Transcribe every entry word for word, but skip the images.

____ DATASET RECORDS

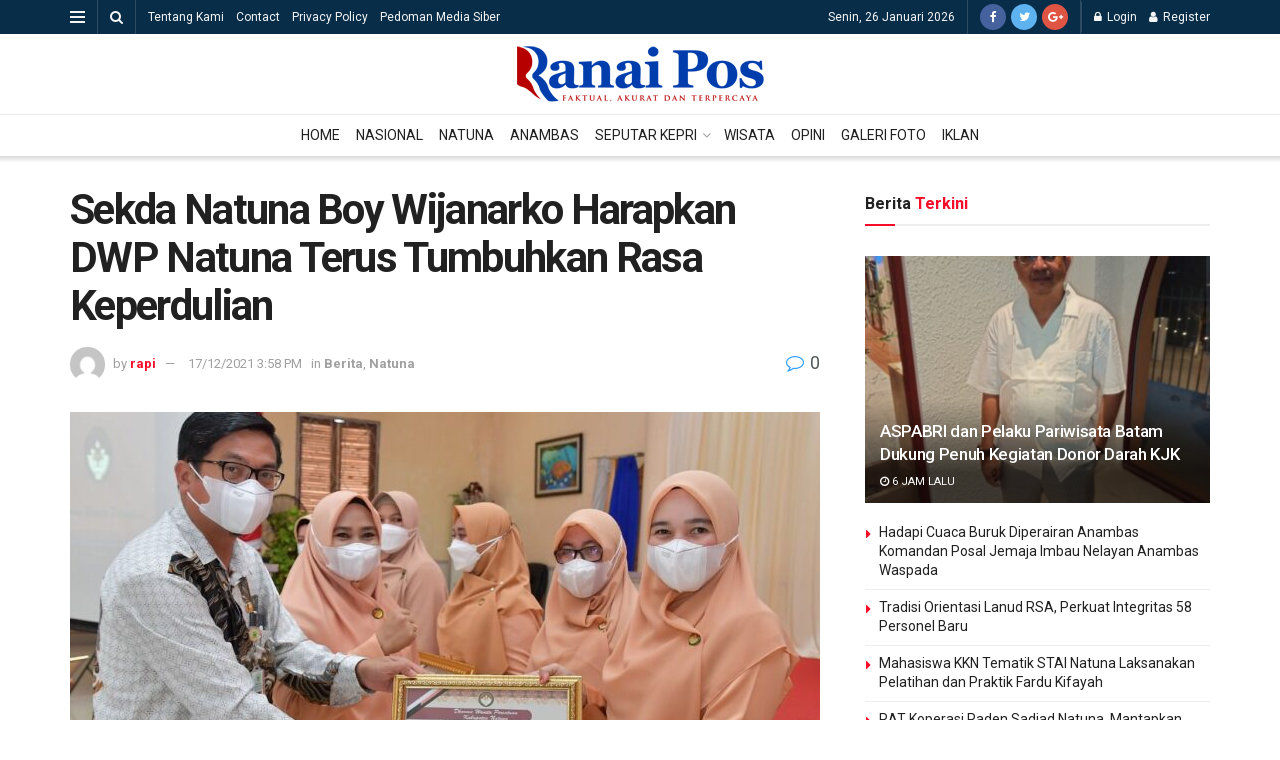

--- FILE ---
content_type: text/html; charset=utf-8
request_url: https://www.google.com/recaptcha/api2/aframe
body_size: 267
content:
<!DOCTYPE HTML><html><head><meta http-equiv="content-type" content="text/html; charset=UTF-8"></head><body><script nonce="4AsFsdPwfUup9ZLdkukCQA">/** Anti-fraud and anti-abuse applications only. See google.com/recaptcha */ try{var clients={'sodar':'https://pagead2.googlesyndication.com/pagead/sodar?'};window.addEventListener("message",function(a){try{if(a.source===window.parent){var b=JSON.parse(a.data);var c=clients[b['id']];if(c){var d=document.createElement('img');d.src=c+b['params']+'&rc='+(localStorage.getItem("rc::a")?sessionStorage.getItem("rc::b"):"");window.document.body.appendChild(d);sessionStorage.setItem("rc::e",parseInt(sessionStorage.getItem("rc::e")||0)+1);localStorage.setItem("rc::h",'1769368823146');}}}catch(b){}});window.parent.postMessage("_grecaptcha_ready", "*");}catch(b){}</script></body></html>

________

SOLUTION TO THIS EXERCISE
--- FILE ---
content_type: text/html; charset=utf-8
request_url: https://www.google.com/recaptcha/api2/aframe
body_size: 267
content:
<!DOCTYPE HTML><html><head><meta http-equiv="content-type" content="text/html; charset=UTF-8"></head><body><script nonce="4AsFsdPwfUup9ZLdkukCQA">/** Anti-fraud and anti-abuse applications only. See google.com/recaptcha */ try{var clients={'sodar':'https://pagead2.googlesyndication.com/pagead/sodar?'};window.addEventListener("message",function(a){try{if(a.source===window.parent){var b=JSON.parse(a.data);var c=clients[b['id']];if(c){var d=document.createElement('img');d.src=c+b['params']+'&rc='+(localStorage.getItem("rc::a")?sessionStorage.getItem("rc::b"):"");window.document.body.appendChild(d);sessionStorage.setItem("rc::e",parseInt(sessionStorage.getItem("rc::e")||0)+1);localStorage.setItem("rc::h",'1769368823146');}}}catch(b){}});window.parent.postMessage("_grecaptcha_ready", "*");}catch(b){}</script></body></html>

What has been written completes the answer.